Y es que para llegar a tales suspicacias y recelos no era necesario que un viejo defensor de los consumidores, como es Nader, volviese a la palestra. Pues es un lugar común que a lo largo de los últimos meses, la misma prensa que jaleaba la subida de las bolsas, la creación de valor y la audacia de algunos directivos estrella, ha tenido que hacerse eco de situaciones en que empresas de renombre y líderes muy conocidos habían desarrollado prácticas poco edificantes. Gracias a las cuales buscaban mostrar unos resultados exitosos que no se correspondían con la realidad. Y a las que se sumaban otras que alentaban el pago de remuneraciones excesivas y que sólo se justificaban atendiendo a objetivos a muy corto plazo. Pero que distaban de las que se hubiesen merecido en caso de que se hubiesen contrastado con los resultados de la acción gerencial a largo plazo.

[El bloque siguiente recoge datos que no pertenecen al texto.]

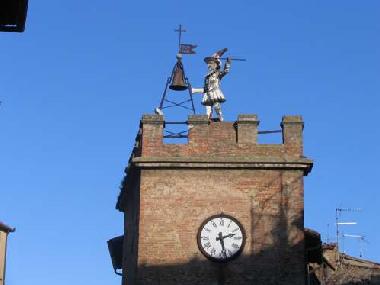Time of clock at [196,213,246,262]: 2:27
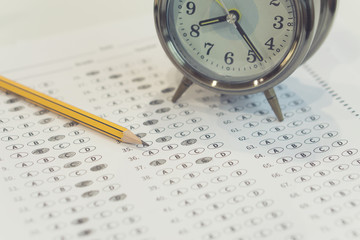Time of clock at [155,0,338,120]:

Todo ello ha consolidado un clima de desconfianza y recelo sobre el proceder de los órganos de gobierno empresariales y sobre la vigilancia y prudencia de muchos de los órganos reguladores. Hasta el extremo que hoy es probable que hayan disminuido las personas dispuestas a comprar un coche de segundas a más de un ejecutivo de relumbrón. Y puede que sean todavía menos los que se atrevan a adquirírselo a determinados analistas y miembros de comisiones encargadas de vigilar los mercados. Por más que algún gran banco, en el ánimo de contribuir a restaurar la fe en tan desprestigiadas instituciones, se haya apresurado a integrar en su consejo a un espécimen de la grey de los reguladores como si eso fuese un marchamo de excelencia. De ahí, también, que ahora empresas y órganos reguladores se hayan lanzado a la carrera de redactar códigos de buen gobierno y anuncien programas de reputación corporativa confiando que con ello puedan recuperar la prestancia social y devolver la confianza a accionistas, empleados y público en general.

Olvidando que la imagen pública no se construye sólo con los maquillajes de la identidad corporativa ni mucho menos con retóricas que alardean de que en adelante ya se va a ser buenos, frugales y responsables. Cuando lo que tendrían que hacer algunos es dejar de embarcarse en la retórica de las éticas corporativas y las acarameladas consignas de la responsabilidad social empresarial y dedicarse a dirigir sus corporaciones con la misma eficacia, seriedad y compromiso con que la mayoría de los empresarios y directivos que no salen en las revistas del corazón gobiernan sus negocios.

Lo malo es que aunque estos últimos son mayoría, y ello hace que se pueda confiar en una evolución económica positiva, con lo que se desayuna la opinión pública es con las consecuencias a que han conducido tanta chapuza contable, aventurerismo financiero y escasez de habilidades y prudencias directivas en algunas grandes corporaciones. En las que, hasta hace poco y con la bendición de amables auditorias, se suponía que el papel lo aguantaba todo y no era necesario aquilatar cuanto se pagaba a las cúpulas ni tampoco valorar con precisión las idas, venidas, despachos y complementos que se suponían imprescindibles para el ejercicio de la dirección.

Querer ahora enmendar los despilfarros y extravíos, con la presentación de manuales de obligaciones evidentes es seguir dando muestras de frivolidad y no tomarse en serio el quehacer directivo. Ya que éste, cuando se ejerce con profesionalidad y discreción, como lo hacen la mayoría de empresarios y gerentes que no tienen gabinetes de imagen, o no fían todo a éstos para suplir su falta de estrategia y coherencia, es el mejor ejemplo de responsabilidad y buen gobierno corporativo. A sabiendas, además, que para afianzar la confianza y la credibilidad no hay nada mejor que aplicarse en aquello de que hechos son amores y no buenas razones. Y mucho menos reputaciones alambicadas.